| PROBLEM |
Quote exactly the lines running from the line with "From the picture, is" to the end of the entries, including both, and nothing else.

[start]

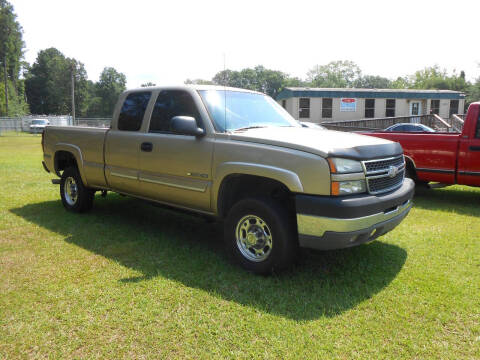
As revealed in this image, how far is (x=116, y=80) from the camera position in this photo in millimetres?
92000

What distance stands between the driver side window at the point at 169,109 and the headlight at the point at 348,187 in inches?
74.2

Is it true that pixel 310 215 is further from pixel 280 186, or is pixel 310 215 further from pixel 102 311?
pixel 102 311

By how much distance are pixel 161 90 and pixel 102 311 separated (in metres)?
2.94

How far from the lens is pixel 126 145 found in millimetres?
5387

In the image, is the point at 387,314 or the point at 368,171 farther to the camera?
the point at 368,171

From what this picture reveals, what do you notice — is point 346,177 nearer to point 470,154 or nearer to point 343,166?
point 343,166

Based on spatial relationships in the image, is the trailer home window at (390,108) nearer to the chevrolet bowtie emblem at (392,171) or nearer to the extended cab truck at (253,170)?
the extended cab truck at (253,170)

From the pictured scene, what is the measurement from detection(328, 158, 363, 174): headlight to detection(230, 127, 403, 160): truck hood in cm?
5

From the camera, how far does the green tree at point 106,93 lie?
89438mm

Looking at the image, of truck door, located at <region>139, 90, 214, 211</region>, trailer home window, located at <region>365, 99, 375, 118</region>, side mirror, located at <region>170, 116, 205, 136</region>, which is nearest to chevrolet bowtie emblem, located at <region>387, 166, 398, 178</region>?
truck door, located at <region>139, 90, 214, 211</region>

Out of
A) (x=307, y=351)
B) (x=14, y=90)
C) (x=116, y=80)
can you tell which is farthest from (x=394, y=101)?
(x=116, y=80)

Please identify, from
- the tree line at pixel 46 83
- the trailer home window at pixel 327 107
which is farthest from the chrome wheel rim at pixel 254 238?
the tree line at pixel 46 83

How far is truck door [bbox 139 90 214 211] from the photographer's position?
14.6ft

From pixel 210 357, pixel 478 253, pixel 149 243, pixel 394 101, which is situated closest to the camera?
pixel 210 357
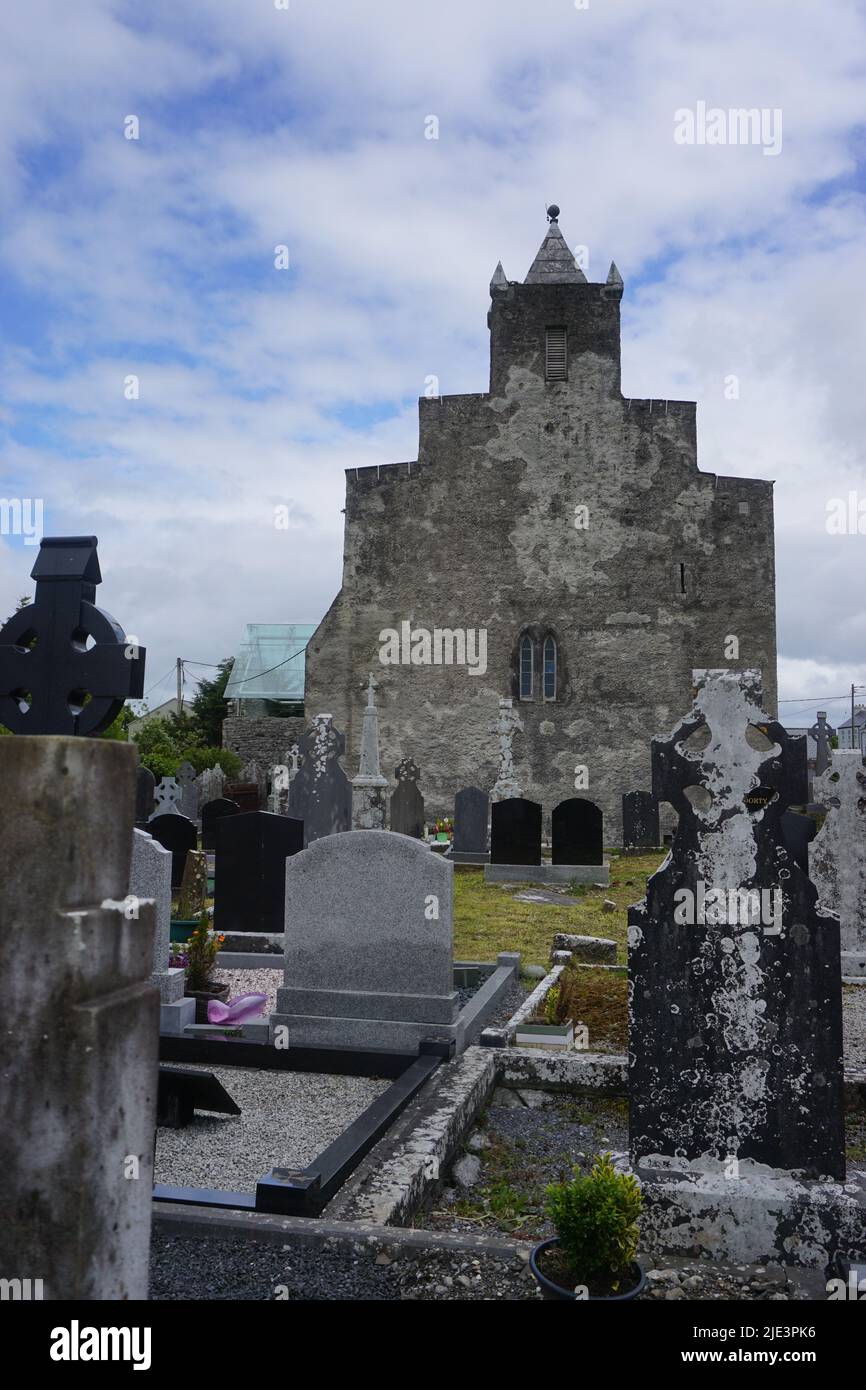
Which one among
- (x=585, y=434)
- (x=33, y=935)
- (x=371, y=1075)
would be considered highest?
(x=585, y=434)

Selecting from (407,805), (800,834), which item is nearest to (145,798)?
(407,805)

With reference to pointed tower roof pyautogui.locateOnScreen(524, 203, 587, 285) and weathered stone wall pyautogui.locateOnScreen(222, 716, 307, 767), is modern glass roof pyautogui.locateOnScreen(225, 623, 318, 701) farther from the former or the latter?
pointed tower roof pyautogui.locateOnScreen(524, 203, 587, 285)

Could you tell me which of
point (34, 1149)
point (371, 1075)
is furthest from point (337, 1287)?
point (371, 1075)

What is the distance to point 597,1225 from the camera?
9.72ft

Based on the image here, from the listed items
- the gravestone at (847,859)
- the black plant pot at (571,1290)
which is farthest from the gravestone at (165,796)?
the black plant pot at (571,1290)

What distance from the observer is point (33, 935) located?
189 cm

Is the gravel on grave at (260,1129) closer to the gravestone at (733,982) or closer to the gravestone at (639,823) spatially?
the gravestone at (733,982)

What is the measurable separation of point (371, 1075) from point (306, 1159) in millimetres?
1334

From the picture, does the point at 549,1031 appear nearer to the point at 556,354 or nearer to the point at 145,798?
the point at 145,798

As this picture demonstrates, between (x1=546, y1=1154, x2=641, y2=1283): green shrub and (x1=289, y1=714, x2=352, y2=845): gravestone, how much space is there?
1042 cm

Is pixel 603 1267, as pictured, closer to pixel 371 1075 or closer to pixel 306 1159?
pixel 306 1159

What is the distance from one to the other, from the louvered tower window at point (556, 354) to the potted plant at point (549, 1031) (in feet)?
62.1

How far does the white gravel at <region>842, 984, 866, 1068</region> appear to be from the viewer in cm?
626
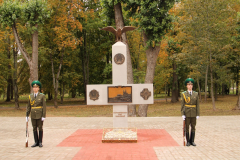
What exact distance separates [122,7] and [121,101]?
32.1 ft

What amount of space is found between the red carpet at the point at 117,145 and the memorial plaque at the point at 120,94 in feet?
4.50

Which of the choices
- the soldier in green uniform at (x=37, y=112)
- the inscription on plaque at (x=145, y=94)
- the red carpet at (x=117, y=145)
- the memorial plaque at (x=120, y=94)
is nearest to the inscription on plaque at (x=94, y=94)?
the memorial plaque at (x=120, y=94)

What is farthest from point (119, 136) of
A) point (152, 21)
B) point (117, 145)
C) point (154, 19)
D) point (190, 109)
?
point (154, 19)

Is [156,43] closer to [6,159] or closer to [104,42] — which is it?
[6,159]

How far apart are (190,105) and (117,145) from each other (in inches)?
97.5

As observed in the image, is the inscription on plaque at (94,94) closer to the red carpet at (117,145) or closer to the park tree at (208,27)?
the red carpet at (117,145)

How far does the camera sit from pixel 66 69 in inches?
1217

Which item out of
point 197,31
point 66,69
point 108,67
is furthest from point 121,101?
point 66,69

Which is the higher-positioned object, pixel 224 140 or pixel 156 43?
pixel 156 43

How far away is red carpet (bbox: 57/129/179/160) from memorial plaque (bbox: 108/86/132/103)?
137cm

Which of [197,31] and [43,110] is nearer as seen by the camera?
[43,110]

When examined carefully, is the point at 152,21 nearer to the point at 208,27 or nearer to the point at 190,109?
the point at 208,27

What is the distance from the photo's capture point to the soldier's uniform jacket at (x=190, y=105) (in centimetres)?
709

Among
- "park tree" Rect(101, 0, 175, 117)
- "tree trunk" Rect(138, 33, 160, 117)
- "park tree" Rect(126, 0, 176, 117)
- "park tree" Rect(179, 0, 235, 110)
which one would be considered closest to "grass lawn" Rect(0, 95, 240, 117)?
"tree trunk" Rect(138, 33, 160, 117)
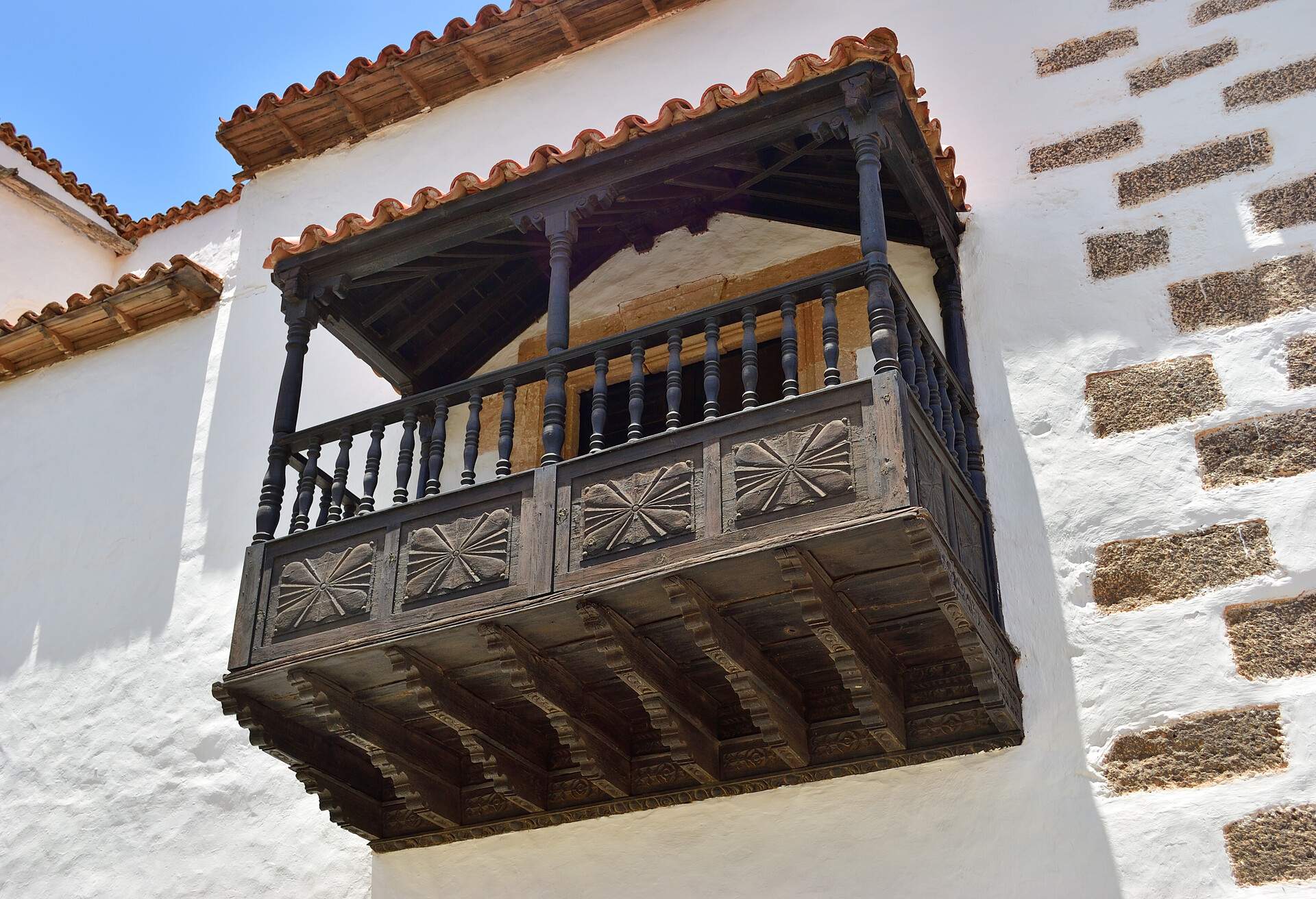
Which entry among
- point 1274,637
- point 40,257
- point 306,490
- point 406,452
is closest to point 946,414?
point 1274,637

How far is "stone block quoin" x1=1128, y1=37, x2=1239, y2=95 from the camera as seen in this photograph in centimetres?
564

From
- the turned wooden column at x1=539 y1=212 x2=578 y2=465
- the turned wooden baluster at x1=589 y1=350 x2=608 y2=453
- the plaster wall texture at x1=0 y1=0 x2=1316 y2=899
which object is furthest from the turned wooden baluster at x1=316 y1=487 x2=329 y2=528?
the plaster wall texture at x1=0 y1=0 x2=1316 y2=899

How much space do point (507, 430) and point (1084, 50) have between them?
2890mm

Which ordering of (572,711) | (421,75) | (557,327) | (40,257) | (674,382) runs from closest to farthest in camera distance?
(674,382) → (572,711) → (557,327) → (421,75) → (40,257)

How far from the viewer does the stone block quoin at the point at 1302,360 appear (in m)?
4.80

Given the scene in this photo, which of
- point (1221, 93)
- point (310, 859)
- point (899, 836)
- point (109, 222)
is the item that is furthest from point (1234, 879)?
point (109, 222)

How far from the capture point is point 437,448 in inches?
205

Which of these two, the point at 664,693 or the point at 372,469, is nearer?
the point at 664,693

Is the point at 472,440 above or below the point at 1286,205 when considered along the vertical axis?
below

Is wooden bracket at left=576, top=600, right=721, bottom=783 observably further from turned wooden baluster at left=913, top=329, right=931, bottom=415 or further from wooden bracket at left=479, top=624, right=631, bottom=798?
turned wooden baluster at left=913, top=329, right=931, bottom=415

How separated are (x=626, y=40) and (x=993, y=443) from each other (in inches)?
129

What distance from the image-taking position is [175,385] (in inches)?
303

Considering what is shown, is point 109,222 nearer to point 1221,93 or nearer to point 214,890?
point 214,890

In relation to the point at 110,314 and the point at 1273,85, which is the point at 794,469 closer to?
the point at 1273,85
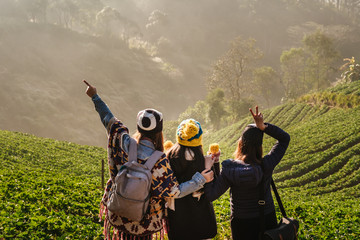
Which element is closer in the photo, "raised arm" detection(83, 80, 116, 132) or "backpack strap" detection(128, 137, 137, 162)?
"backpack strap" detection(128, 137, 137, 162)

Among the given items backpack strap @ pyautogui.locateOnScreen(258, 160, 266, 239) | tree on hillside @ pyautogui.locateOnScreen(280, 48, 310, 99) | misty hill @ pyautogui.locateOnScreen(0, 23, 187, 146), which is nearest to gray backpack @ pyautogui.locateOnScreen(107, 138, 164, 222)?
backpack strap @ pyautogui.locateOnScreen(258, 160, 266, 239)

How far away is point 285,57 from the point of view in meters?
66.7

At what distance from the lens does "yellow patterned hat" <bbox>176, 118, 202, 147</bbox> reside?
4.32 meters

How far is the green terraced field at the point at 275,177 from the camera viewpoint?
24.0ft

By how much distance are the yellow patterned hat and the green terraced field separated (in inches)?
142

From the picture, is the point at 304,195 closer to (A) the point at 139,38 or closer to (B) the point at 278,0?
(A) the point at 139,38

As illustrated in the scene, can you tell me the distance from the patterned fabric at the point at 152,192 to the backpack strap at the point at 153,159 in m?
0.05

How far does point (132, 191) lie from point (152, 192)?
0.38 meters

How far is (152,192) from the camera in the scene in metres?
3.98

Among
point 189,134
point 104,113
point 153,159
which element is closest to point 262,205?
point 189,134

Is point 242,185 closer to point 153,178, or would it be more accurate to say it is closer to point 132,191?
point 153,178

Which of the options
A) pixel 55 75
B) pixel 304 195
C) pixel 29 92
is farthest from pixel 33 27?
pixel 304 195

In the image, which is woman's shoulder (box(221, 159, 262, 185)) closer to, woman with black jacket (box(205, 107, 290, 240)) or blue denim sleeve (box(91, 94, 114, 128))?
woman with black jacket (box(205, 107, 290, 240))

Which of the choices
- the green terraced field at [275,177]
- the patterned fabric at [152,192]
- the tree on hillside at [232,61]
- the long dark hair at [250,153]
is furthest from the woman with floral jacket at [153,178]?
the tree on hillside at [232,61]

[end]

| RESULT OF THE EXERCISE |
From the picture, is the point at 304,195 closer to (A) the point at 139,38 or closer to (B) the point at 278,0?
(A) the point at 139,38

As illustrated in the scene, can you tell me the distance from the patterned fabric at the point at 152,192 to the backpack strap at the point at 153,159 in m?
0.05

How far does point (132, 191) lie from point (152, 192)?
0.38 meters

How far is (152,192) from the camera in the scene in metres?
3.98

Among
point 189,134
point 104,113
point 153,159
which element is closest to point 262,205?
point 189,134

Is point 242,185 closer to point 153,178, or would it be more accurate to say it is closer to point 132,191?
point 153,178

Which of the options
A) pixel 55 75
B) pixel 304 195
C) pixel 29 92
is farthest from pixel 33 27?
pixel 304 195

In the image, which is woman's shoulder (box(221, 159, 262, 185)) closer to, woman with black jacket (box(205, 107, 290, 240)) or blue denim sleeve (box(91, 94, 114, 128))?
woman with black jacket (box(205, 107, 290, 240))

Which of the choices
- the green terraced field at [275,177]
- the patterned fabric at [152,192]
- the tree on hillside at [232,61]
- the long dark hair at [250,153]
is furthest from the woman with floral jacket at [153,178]?
the tree on hillside at [232,61]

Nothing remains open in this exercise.